Text excerpt -
** start **

Bruce,

I never claimed that what I’m exploring is standard quantum mechanics—it’s
an attempt to understand where probability and measure come from within
unitary evolution. The Born rule is an empirical fact, and any
interpretation must account for it. If standard QM simply assumes it,
that’s fine for practical purposes, but it leaves an open foundational
question.

The point is not to redefine QM but to explore whether the structure of the
wavefunction itself can justify the probabilities we observe. If you
believe that amplitudes play no role beyond being passive parameters,
that’s an assumption, not a derivation. If the answer is simply "we
postulate the Born rule," then fair enough—but that’s no different from
assuming a single world with one outcome per measurement.

The difference is that I prefer interpretations that try to explain rather
than just assert.

** end **

Your instructions - Please state what the message on the Born rule calls the Born rule. The records have no connection to the message on the Born rule.

Entries supplied -
** start **

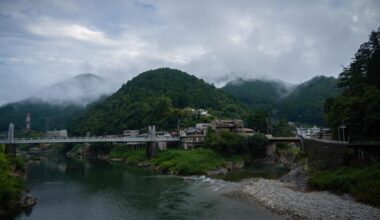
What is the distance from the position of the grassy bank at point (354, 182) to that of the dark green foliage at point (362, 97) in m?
4.70

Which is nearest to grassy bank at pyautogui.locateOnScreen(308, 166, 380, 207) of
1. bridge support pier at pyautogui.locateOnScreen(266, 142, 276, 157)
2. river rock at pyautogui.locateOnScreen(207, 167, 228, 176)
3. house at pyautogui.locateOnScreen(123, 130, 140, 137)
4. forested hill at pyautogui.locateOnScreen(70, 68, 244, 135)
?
river rock at pyautogui.locateOnScreen(207, 167, 228, 176)

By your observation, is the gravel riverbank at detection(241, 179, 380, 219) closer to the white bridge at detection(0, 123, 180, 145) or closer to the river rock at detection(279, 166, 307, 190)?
the river rock at detection(279, 166, 307, 190)

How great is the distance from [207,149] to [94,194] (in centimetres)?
2223

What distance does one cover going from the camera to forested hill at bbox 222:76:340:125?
112 m

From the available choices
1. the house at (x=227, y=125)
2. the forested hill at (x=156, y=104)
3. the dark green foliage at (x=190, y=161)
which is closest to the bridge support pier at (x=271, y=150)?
the house at (x=227, y=125)

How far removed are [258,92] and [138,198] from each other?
423ft

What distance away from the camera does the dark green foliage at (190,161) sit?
4391 cm

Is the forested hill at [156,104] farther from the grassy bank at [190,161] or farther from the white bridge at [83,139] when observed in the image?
the grassy bank at [190,161]

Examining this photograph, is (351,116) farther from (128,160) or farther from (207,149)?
(128,160)

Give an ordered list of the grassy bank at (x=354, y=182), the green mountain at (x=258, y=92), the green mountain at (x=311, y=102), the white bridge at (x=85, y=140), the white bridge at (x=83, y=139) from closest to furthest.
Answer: the grassy bank at (x=354, y=182)
the white bridge at (x=83, y=139)
the white bridge at (x=85, y=140)
the green mountain at (x=311, y=102)
the green mountain at (x=258, y=92)

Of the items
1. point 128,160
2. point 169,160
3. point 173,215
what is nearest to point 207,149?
point 169,160

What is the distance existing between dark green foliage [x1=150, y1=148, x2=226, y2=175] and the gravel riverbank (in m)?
13.3

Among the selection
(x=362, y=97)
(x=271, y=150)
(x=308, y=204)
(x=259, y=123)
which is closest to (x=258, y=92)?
(x=259, y=123)

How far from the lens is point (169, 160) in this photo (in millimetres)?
49969
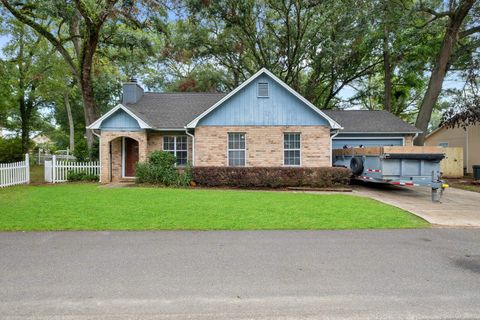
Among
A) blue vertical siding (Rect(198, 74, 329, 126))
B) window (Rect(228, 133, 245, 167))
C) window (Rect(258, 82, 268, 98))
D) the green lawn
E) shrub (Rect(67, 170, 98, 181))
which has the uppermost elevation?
window (Rect(258, 82, 268, 98))

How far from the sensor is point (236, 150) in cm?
1634

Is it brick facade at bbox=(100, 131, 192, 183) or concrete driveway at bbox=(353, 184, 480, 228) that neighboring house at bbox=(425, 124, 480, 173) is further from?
brick facade at bbox=(100, 131, 192, 183)

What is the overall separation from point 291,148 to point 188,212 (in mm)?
9006

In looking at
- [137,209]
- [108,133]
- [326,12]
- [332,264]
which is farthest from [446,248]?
[326,12]

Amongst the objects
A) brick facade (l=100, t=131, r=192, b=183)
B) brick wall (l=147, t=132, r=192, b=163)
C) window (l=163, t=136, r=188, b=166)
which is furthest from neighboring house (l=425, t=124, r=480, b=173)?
brick facade (l=100, t=131, r=192, b=183)

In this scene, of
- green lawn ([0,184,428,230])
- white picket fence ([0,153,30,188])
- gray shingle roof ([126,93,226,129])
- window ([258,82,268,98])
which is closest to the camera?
green lawn ([0,184,428,230])

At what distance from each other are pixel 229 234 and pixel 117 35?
751 inches

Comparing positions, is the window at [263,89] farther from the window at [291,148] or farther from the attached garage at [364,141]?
the attached garage at [364,141]

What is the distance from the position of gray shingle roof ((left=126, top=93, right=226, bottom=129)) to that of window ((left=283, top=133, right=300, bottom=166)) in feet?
17.8

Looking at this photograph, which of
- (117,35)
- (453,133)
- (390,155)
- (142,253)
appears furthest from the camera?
(453,133)

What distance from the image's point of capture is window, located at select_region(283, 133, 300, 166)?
16.4m

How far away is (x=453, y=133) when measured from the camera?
24750 millimetres

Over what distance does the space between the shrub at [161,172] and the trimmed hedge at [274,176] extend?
2.80 feet

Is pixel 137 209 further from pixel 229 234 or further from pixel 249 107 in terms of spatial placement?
pixel 249 107
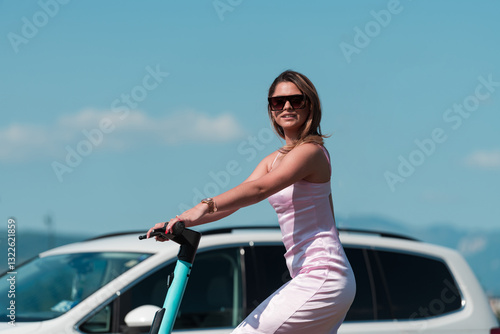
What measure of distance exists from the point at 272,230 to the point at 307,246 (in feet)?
8.43

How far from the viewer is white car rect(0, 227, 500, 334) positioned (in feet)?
16.7

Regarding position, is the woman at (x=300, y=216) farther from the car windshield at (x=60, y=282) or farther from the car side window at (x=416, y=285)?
the car side window at (x=416, y=285)

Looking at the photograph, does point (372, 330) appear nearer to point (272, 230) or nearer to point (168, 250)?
point (272, 230)

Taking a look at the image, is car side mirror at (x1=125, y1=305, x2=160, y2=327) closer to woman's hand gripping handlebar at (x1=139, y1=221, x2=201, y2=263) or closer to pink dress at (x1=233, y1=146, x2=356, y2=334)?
pink dress at (x1=233, y1=146, x2=356, y2=334)

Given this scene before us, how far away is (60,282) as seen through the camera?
5.29 metres

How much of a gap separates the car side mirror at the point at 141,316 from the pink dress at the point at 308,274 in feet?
5.70

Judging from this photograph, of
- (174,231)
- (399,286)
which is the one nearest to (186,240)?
(174,231)

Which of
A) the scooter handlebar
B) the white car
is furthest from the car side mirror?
the scooter handlebar

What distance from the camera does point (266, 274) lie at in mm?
5590

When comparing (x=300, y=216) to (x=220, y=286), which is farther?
(x=220, y=286)

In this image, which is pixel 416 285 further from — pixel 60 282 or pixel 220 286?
pixel 60 282

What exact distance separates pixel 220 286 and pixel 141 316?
72 centimetres

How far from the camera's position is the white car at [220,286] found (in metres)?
5.09

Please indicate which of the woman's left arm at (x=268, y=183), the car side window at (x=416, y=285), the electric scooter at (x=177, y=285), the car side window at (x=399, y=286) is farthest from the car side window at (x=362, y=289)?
the electric scooter at (x=177, y=285)
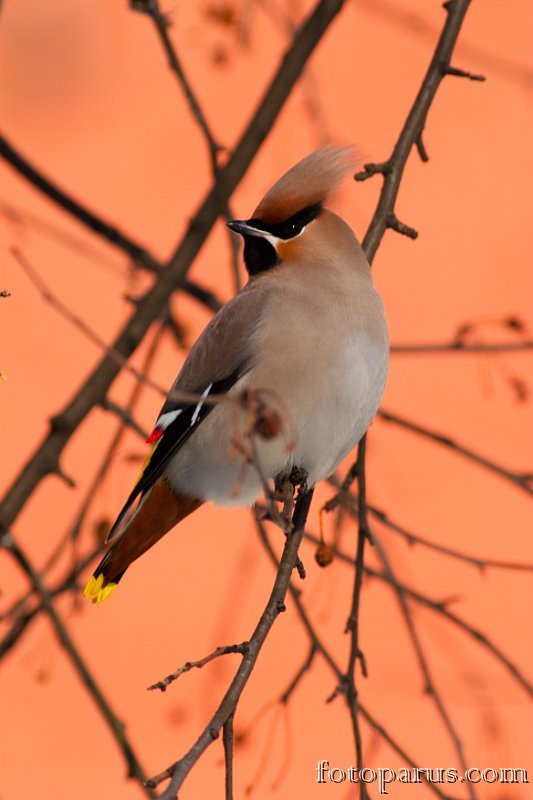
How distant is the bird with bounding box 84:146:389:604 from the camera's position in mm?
2514

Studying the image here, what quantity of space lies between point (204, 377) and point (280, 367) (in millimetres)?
184

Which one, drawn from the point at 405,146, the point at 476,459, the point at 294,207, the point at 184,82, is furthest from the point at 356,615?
the point at 184,82

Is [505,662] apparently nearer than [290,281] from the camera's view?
Yes

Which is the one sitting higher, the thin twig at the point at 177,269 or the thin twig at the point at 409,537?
the thin twig at the point at 177,269

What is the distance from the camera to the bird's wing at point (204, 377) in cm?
255

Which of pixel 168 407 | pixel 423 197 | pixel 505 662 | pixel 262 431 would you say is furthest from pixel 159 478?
pixel 423 197

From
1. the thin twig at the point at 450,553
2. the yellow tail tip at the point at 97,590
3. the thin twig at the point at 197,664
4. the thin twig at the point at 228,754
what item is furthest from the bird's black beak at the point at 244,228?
the thin twig at the point at 228,754

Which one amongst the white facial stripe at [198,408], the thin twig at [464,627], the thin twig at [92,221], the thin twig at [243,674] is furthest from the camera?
the thin twig at [92,221]

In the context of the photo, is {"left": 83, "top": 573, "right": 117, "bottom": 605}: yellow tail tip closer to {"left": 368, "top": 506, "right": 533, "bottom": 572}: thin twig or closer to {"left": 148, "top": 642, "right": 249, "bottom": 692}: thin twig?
{"left": 368, "top": 506, "right": 533, "bottom": 572}: thin twig

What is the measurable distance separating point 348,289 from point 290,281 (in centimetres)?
12

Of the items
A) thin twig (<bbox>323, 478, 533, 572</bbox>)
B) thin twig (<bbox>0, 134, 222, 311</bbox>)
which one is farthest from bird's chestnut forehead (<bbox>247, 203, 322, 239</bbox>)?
thin twig (<bbox>323, 478, 533, 572</bbox>)

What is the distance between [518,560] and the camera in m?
3.45

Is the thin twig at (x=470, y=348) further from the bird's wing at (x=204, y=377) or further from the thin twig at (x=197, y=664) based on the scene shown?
the thin twig at (x=197, y=664)

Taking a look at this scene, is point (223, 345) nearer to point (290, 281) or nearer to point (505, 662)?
point (290, 281)
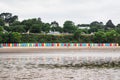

** end **

Solved exercise - An empirical fact.